IL CASO
PADOVA Alle 19.10, orario di chiusura stabilito dal regolamento, il vigilante

Mercoledì 23 Ottobre 2019
IL CASO
PADOVA Alle 19.10, orario di chiusura stabilito dal regolamento, il vigilante della Civis si presenta puntualmente all'aula studio Vetrina di via Patriarcato. Per chiuderla? Assolutamente no. Il suo compito è solo quello si accertarsi che la serata prosegua senza particolari problemi. Perché dentro quelle quattro mura affacciate su piazza Capitaniato, nel cuore della città, alla stessa ora entrano dodici militanti (perlopiù studenti) del Centro popolare Gramigna. Mentre decine di ragazzi bevono lo spritz ai tavolini dei bar vicini, gli attivisti si riuniscono per concordare le prossime mosse dopo lo sgombero dall'ex torrefazione Vescovi di via Vicenza.
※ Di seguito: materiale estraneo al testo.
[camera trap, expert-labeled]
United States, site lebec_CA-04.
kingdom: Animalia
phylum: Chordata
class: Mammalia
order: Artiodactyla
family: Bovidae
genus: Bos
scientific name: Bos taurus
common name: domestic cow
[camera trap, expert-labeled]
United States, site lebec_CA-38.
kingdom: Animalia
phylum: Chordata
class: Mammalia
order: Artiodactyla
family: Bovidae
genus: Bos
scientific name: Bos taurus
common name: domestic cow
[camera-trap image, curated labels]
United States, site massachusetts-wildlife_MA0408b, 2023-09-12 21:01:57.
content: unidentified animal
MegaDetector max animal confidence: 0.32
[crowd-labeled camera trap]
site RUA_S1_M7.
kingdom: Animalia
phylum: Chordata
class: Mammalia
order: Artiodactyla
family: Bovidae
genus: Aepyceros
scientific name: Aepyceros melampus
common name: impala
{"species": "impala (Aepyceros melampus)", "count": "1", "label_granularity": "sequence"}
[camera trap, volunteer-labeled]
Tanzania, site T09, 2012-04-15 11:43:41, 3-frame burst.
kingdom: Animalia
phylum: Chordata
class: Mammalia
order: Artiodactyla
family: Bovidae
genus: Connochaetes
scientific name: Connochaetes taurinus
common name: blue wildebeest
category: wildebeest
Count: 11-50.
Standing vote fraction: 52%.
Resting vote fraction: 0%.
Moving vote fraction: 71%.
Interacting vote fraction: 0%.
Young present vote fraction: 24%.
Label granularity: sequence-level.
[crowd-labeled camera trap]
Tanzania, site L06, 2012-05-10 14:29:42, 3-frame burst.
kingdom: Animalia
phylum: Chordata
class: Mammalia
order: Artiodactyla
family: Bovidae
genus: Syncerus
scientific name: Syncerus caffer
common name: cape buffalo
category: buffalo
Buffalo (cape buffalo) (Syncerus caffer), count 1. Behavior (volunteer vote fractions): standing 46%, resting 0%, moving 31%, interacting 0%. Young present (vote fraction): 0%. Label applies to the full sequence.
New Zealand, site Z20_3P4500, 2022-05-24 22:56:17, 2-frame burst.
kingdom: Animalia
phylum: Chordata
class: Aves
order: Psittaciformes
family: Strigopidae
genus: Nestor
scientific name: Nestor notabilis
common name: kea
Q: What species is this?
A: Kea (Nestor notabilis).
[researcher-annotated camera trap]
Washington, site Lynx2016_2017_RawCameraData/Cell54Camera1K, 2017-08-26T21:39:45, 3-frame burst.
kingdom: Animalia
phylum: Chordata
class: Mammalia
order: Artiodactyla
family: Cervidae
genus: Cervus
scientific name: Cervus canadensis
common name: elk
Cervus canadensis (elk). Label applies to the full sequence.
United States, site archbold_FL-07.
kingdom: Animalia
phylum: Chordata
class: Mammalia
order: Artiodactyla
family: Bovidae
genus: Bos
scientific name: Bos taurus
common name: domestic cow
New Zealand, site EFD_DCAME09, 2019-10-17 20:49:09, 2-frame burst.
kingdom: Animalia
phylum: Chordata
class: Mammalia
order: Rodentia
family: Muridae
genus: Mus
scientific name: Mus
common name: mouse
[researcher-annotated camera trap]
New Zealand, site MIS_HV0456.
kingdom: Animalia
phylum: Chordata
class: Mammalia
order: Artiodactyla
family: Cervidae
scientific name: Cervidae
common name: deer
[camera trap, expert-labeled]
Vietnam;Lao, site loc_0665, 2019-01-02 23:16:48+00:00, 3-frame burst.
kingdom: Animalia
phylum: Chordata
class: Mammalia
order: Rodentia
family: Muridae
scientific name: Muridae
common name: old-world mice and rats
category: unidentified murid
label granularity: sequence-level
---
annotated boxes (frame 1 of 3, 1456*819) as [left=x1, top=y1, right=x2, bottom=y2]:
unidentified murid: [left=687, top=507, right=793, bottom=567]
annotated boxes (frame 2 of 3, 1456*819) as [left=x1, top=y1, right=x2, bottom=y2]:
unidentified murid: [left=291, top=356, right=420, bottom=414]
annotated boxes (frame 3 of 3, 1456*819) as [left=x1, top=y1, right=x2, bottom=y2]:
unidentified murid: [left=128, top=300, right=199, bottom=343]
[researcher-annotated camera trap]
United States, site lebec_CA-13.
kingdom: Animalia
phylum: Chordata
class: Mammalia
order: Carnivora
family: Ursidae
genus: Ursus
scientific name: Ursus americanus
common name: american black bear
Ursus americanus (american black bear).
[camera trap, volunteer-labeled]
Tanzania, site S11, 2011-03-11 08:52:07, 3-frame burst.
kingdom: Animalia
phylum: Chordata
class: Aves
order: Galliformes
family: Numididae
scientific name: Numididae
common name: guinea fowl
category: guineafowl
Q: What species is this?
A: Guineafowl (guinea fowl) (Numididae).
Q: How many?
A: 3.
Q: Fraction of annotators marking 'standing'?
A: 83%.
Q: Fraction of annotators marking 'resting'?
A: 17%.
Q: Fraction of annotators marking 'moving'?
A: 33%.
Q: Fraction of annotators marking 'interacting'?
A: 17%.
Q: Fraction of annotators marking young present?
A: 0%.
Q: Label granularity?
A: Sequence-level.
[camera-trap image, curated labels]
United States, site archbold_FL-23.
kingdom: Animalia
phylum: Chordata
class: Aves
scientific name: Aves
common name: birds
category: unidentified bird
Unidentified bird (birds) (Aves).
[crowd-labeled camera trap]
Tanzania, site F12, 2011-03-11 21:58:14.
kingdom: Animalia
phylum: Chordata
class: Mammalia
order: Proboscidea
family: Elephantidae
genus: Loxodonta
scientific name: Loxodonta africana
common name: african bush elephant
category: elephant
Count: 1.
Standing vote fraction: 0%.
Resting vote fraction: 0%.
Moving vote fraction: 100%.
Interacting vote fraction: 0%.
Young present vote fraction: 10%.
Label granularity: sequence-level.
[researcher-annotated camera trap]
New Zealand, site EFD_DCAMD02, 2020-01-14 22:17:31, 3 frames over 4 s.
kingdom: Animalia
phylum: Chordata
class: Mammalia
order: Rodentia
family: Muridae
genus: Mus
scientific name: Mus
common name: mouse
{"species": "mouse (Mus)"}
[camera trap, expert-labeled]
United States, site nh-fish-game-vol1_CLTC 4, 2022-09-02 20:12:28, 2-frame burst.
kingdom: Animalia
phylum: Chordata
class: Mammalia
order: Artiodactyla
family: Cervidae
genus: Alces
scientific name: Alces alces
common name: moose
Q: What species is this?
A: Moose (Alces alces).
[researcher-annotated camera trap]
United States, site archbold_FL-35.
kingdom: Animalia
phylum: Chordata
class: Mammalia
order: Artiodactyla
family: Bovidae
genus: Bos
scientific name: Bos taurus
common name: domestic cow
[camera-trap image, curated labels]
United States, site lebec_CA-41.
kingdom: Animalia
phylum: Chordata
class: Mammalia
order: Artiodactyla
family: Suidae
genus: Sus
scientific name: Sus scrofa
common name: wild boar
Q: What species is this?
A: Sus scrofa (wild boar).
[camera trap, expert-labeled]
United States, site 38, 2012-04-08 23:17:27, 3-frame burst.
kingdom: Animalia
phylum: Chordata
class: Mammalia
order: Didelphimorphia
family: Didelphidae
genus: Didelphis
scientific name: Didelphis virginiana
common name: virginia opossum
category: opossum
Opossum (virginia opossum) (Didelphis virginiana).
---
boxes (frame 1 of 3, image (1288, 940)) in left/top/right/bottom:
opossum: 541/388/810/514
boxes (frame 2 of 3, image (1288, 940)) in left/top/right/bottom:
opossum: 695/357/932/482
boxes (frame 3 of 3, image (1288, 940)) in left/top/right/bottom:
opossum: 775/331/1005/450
Le polemiche innescate dal centrodestra nella giornata di lunedì, dunque, non hanno fatto breccia nelle stanze del Bo. Nell'aula studio le luci dovrebbero spegnersi alle 19.10, ma la scelta è quella di chiudere un occhio per evitare un muro contro muro: otto ragazzi e quattro ragazze si siedono in cerchio e la stanza rimane aperta per almeno un altro paio d'ore. Gli uomini della Digos e i vigilanti della Civis controllano che tutto si svolga senza problemi. C'è anche un rapido scambio di battute tra i militanti e due docenti appena usciti da Palazzo Liviano: «Professori, stiamo qui dentro e non facciamo niente di male. Dobbiamo solo parlare tra di noi. È una normalissima assemblea, potete stare tranquilli».
PALAZZO BALBI
Il caso era scoppiato l'altro ieri dopo le accese proteste pervenute da Palazzo Balbi, sede della giunta regionale. «Parliamo di un centro sociale che conta al proprio interno persone indagate, storicamente legato alle Brigate Rosse - era stato l'attacco dell'assessore all'Istruzione Elena Donazzan (FdI) - Non esiste che l'università ospiti un'assemblea politica di questo genere. Un Centro popolare protagonista di violenze reiterate non è una rappresentanza riconosciuta all'interno dell'università».
Parole simili a quelle scelte dal collega di giunta Roberto Marcato, assessore allo Sviluppo economico, padovano che conosce molto bene la realtà dell'università: «Se le aule dell'ateneo sono aperte a chiunque, allora da domani io organizzerò lì tutti gli incontri della Lega. Parliamo di persone che occupano abusivamente degli stabili. Padova merita un dialogo politico acceso e contrapposto, ma con delle regole. Nella nostra culla culturale non può esserci spazio per chi in passato spesso ha usato la violenza. Il Gramigna non è un'associazione, è una realtà politica di estrema sinistra».
SCONTRI E PROTESTE
È la terza volta nel giro di pochi mesi che il Gramigna finisce nel mirino del centrodestra. Prima per gli scontri in via Oberdan con le forze dell'ordine (29 marzo), poi per le polemiche legate allo sgombero dell'ex mensa universitaria Marzolo (4 aprile) e infine per l'occupazione dell'ex torrefazione di fronte all'hotel Milano (terminata con un blitz della polizia lo scorso 6 ottobre). L'assemblea di ieri è stata convocata dai militanti proprio per riorganizzarsi: «Denunce e repressione - le loro parole - non fermeranno la nostra voglia di lottare per un mondo migliore. Momentaneamente senza un luogo fisico, abbiamo deciso di continuare a trovarci negli spazi che dovrebbero essere a disposizione di tutti, soprattutto dei più giovani». L'ateneo ha fatto sapere che l'assemblea non era stata né richiesta né tanto meno autorizzata. I vertici del Bo hanno scelto di farla svolgere per evitare sgomberi forzati che avrebbero potuto accendere nuove micce.